Valentyna Trehub

Personal information
- Full name: Valentyna Trehub
- National team: Ukraine
- Born: 15 September 1977 (age 48)
- Height: 1.85 m (6 ft 1 in)
- Weight: 75 kg (165 lb)

Sport
- Sport: Swimming
- Strokes: Freestyle

Medal record
Women's swimming
Representing Ukraine
Summer Universiade
| Bronze medal – third place | 1999 Mallorca | 4 x 400 m metres |

= Valentyna Trehub =

Ukrainian swimmer

Valentyna Trehub (Валентина Трегуб; born September 15, 1977) is a Ukrainian former swimmer, who specialized in sprint freestyle events.
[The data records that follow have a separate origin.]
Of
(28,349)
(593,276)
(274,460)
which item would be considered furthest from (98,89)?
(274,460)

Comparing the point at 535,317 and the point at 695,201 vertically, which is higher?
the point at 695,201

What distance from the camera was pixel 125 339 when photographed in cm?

Trehub competed for Ukraine in two relay swimming events at the 2000 Summer Olympics in Sydney. On the first day of the Games, Trehub teamed up with Nadiya Beshevli, Olena Lapunova, and Olga Mukomol in the 4 × 100 m freestyle relay. Swimming the second leg, she recorded a split of 57.39, but the Ukrainians rounded out the seven-team field to last place and thirteenth overall in a final time of 3:49.11. Because of her powerful effort in the freestyle relay and Mukomol's decision to focus on her sprint double, Trehub was selected to join with Beshevli, Svitlana Bondarenko, and Olena Hrytsyuk in the 4 × 100 m medley relay. During the prelims race, she swam the freestyle leg in heat three with an anchor of 58.22 to deliver a fifth-place finish and sixteenth overall for the Ukrainians in 4:15.64.